Nous avons réduit la durée minimale du placement ; nous proposons maintenant un premier module de quatre mois, après lequel la suite est définie. Se projeter dans une prise en charge de dix mois est devenu difficilement envisageable pour des filles de quatorze-quinze ans. C’est une des répercussions du mode de vie de notre société où tout va très vite. Le rythme semble s’être accéléré et on vit plus qu’avant dans l’instantanéité. Pour ces jeunes, il est devenu difficile de se projeter et de fournir un effort qui n’occasionne pas un résultat immédiat.
Nous avons également raccourci la période durant laquelle les filles sont coupées de l’extérieur en début de placement, afin de les aider à « atterrir »: de six semaines il y a vingt ans, nous sommes passés petit à petit à environ deux semaines. La durée du camp d’été a aussi été notablement diminuée : à mes débuts à La Fontanelle, les jeunes s’envolaient pour sept semaines d’itinérance dans le bush canadien. Actuellement, le camp a été réduit à un peu moins de quatre semaines, ce qui est déjà un engagement très significatif pour beaucoup de nos jeunes.
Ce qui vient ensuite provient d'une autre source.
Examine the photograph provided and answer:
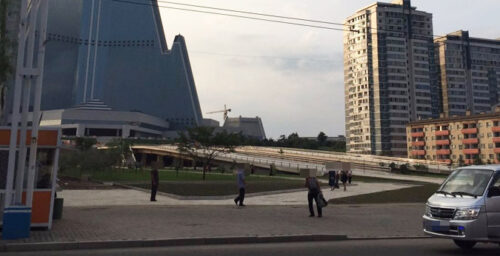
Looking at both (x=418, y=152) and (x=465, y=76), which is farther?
(x=465, y=76)

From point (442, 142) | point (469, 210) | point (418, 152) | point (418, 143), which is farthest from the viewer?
point (418, 152)

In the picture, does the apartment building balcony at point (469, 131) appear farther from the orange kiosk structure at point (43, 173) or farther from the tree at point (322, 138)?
the orange kiosk structure at point (43, 173)

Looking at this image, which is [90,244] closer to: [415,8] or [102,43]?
[415,8]

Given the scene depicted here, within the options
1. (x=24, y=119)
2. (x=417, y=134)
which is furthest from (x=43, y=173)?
(x=417, y=134)

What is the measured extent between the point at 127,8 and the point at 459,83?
11095cm

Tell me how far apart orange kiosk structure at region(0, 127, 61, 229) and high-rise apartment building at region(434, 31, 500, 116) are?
12780cm

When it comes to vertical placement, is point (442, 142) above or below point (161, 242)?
above

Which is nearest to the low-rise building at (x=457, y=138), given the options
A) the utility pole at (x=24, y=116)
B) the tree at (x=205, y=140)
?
the tree at (x=205, y=140)

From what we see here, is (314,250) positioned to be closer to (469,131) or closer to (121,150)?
(121,150)

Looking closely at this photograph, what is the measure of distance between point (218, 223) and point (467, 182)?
690 centimetres

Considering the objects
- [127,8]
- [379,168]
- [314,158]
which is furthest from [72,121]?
[379,168]

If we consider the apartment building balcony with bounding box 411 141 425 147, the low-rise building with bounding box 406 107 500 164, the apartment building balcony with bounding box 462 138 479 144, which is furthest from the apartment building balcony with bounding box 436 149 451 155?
the apartment building balcony with bounding box 462 138 479 144

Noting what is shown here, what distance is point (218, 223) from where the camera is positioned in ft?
41.7

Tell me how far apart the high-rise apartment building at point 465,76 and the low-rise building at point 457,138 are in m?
26.7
Par ailleurs, nous avons enfin revisité les processus du placement et individualisé beaucoup plus les accompagnements des jeunes. Nous nous autorisons de plus en plus à prendre des chemins de traverse pour accompagner les jeunes au plus près de leurs besoins. Cette prise en charge plus personnalisée complique la vie de groupe, car les filles se comparent abondamment entre elles et sont très sensibles à ce qu’elles vivent parfois comme de l’injustice.
Ne risque-t-on pas ainsi de fragiliser le travail qui se fait à La Fontanelle?
C’est le risque, en effet. Par contre, nous n’avons pas diminué nos exigences en termes de consommation de drogues ou de violence. Nous sommes dans la bienveillance, mais avec une exigence constante. Nous maintenons également le cap quant au téléphone portable ; l’avantage de ne pas en avoir à La Fontanelle, c’est que le temps habituellement mis dans les réseaux sociaux est investi ailleurs, dans la vie réelle. Là aussi, c’est souvent douloureux au début, mais toutes les filles finissent par reconnaître à l’usage que c’est mieux ainsi, car sans smartphone, la mise à distance devient possible et favorise le travail sur soi.
La sexualité et le besoin de séduction occupent une place prépondérante à cet âge. Comment réagissent les filles à la non-mixité de la prise en charge?
Dans un monde exclusivement féminin, il y a certes beaucoup de disputes et d’histoires qui seraient peut-être réduites avec la présence de garçons. La vie en foyer impose une grande proximité, autant dans l’espace physique que dans l’espace relationnel. Il ne nous apparaît pas souhaitable d’imposer aux filles que nous accueillons la proximité d’un lieu de vie mixte. A l’adolescence, l’intense activité hormonale, les jeux de séduction, le besoin d’être populaire et d’exister aux yeux des autres, les besoins affectifs, tout cela crée un terreau qui peut occuper une grande partie de l’espace mental et laisse peu de disponibilité à un travail intérieur. Sans compter que cette configuration peut provoquer des dérapages sérieux. Dans la société en général, les agressions sexuelles entre jeunes sont un problème plus fréquent qu’on ne l’imagine.
Nous avons repris contact avec une trentaine de filles qui ont fait leur placement durant ces vingt dernières années et nous leur avons posé la question de la mixité : les jeunes filles que nous interrogeons sont unanimes : même si elles citent des avantages à la présence de garçons dans le foyer, elles disent toutes que la non-mixité, c’était préférable pour elles.